Este sonrió. Mientras admiraba a los caballos, echó un vistazo a Selena, a la que en ese momento le ponían una gasa en la frente.
– Descanse un par de días -decía el médico-. Mucho descanso.
– Solo ha sido un chichón -declaró ella.
– Un golpe en la cabeza.
– Me aseguraré de que descanse -intervino Barton-. Mi esposa le está preparando una habitación en este momento.
– Es muy amable -contestó la joven-, pero prefiero quedarme aquí con Elliot.
Indicó los montones de paja como si se preguntara para qué iba a querer nadie algo mejor.
– Bien, tiene que venir a comer -dijo Barton-. Será solo un tentempié, porque vamos a empezar la barbacoa en un par de horas.
– Es usted muy amable, pero no puedo entrar en la casa -declaró ella, muy consciente de su ropa arrugada.
Barton se rascó la cabeza.
– La señora Hanworth se ofenderá si no viene.
– En ese caso, iré a darle las gracias.
Pensó que no necesitaba quedarse mucho tiempo, solo el suficiente para ser amable.
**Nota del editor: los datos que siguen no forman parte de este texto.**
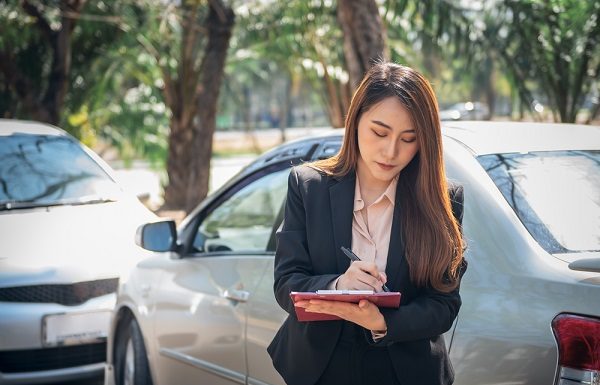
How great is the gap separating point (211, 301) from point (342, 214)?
1868 mm

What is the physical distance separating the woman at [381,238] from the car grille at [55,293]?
Answer: 11.1ft

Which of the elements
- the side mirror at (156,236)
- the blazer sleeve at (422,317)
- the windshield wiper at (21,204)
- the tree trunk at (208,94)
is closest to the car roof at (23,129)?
the windshield wiper at (21,204)

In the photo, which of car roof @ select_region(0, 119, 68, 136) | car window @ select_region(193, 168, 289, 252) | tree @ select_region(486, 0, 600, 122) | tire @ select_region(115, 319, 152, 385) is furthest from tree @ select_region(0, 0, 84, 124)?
tire @ select_region(115, 319, 152, 385)

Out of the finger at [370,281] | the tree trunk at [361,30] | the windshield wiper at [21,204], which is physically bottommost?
the windshield wiper at [21,204]

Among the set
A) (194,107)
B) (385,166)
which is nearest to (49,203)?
(385,166)

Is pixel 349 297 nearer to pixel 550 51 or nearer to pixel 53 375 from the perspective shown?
pixel 53 375

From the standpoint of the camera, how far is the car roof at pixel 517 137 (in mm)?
3666

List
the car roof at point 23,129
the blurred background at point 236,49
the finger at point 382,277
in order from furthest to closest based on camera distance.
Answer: the blurred background at point 236,49 < the car roof at point 23,129 < the finger at point 382,277

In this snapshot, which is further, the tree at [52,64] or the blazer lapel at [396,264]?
the tree at [52,64]

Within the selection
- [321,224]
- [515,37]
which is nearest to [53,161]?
[321,224]

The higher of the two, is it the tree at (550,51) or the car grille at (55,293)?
the tree at (550,51)

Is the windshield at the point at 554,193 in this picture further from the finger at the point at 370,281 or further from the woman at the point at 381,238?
the finger at the point at 370,281

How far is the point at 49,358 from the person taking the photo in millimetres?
5785

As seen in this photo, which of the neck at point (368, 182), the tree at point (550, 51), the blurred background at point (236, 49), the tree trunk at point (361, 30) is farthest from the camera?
the blurred background at point (236, 49)
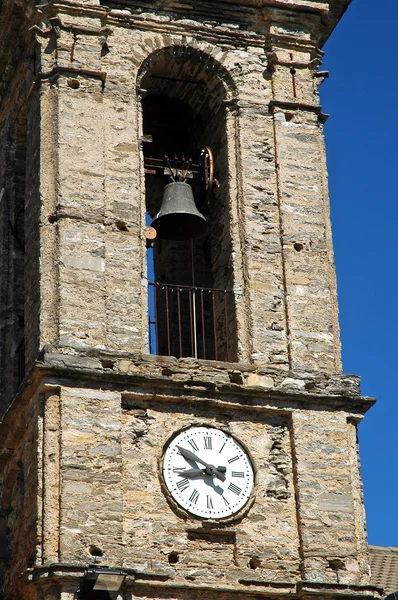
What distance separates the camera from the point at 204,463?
19.3 meters

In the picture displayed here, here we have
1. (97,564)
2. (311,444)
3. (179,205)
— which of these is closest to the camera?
(97,564)

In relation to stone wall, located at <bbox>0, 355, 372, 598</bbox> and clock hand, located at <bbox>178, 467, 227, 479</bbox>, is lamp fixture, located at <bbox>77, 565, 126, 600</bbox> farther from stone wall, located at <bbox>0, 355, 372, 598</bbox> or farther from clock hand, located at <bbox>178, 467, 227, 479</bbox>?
clock hand, located at <bbox>178, 467, 227, 479</bbox>

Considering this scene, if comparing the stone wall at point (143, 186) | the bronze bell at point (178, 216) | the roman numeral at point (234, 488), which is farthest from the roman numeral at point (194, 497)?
the bronze bell at point (178, 216)

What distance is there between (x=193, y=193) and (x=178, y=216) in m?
0.96

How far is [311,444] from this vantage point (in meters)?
19.6

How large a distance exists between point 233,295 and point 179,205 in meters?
1.10

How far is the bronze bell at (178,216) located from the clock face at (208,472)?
7.96ft

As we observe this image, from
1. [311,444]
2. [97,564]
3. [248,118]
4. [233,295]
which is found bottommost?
[97,564]

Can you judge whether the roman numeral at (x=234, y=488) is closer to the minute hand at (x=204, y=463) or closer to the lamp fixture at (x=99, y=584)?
the minute hand at (x=204, y=463)

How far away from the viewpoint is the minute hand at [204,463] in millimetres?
19312

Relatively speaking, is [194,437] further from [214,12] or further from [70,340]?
[214,12]

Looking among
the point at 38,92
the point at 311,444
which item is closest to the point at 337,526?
the point at 311,444

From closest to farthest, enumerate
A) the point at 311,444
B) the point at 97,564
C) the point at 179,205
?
the point at 97,564
the point at 311,444
the point at 179,205

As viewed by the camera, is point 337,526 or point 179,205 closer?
point 337,526
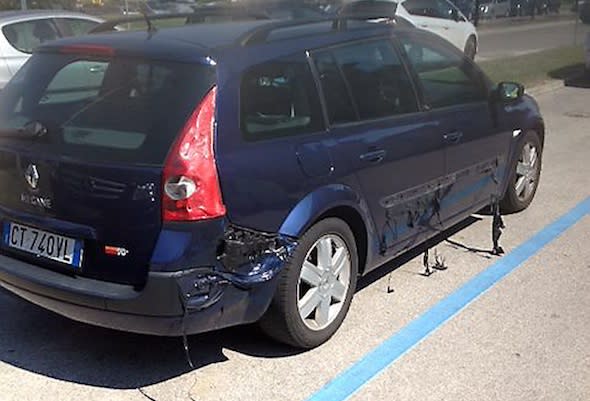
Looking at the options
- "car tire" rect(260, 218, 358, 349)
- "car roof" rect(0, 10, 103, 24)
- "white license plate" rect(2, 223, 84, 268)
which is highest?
"car roof" rect(0, 10, 103, 24)

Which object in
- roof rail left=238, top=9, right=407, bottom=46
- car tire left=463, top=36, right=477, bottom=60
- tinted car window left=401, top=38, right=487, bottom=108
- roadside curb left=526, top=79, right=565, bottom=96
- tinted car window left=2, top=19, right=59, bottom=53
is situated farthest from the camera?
car tire left=463, top=36, right=477, bottom=60

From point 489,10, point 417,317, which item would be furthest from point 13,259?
point 489,10

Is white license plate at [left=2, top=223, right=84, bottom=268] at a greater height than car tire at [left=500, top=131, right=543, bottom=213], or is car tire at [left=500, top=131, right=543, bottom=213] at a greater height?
white license plate at [left=2, top=223, right=84, bottom=268]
Los siguió de mala gana hasta la casa, una mansión blanca cuya sola visión la ponía nerviosa. Se preguntó cómo lo llevaría Leo, quien, con sus vaqueros viejos y deportivas desgastadas, se veía tan fuera de lugar como ella, aunque a él no parecía preocuparlo.
El sonido de unos gritos hizo levantar la vista a Leo, que al momento siguiente se vio asaltado por la familia Hanworth.
Delia, la esposa de Barton, era una mujer exuberante que parecía diez años más joven de lo que era. Barton y ella tenían dos hijas, Carrie y Billie, versiones más jóvenes de su madre, y un hijo estudioso, Jack, que daba la impresión de vivir en un mundo de ensueño separado del resto de la familia.
La familia la completaba Paul, o Paulie, como lo llamaba Delia. Era su hijo de un matrimonio anterior y lo mimaba hasta el absurdo para exasperación de todos los demás.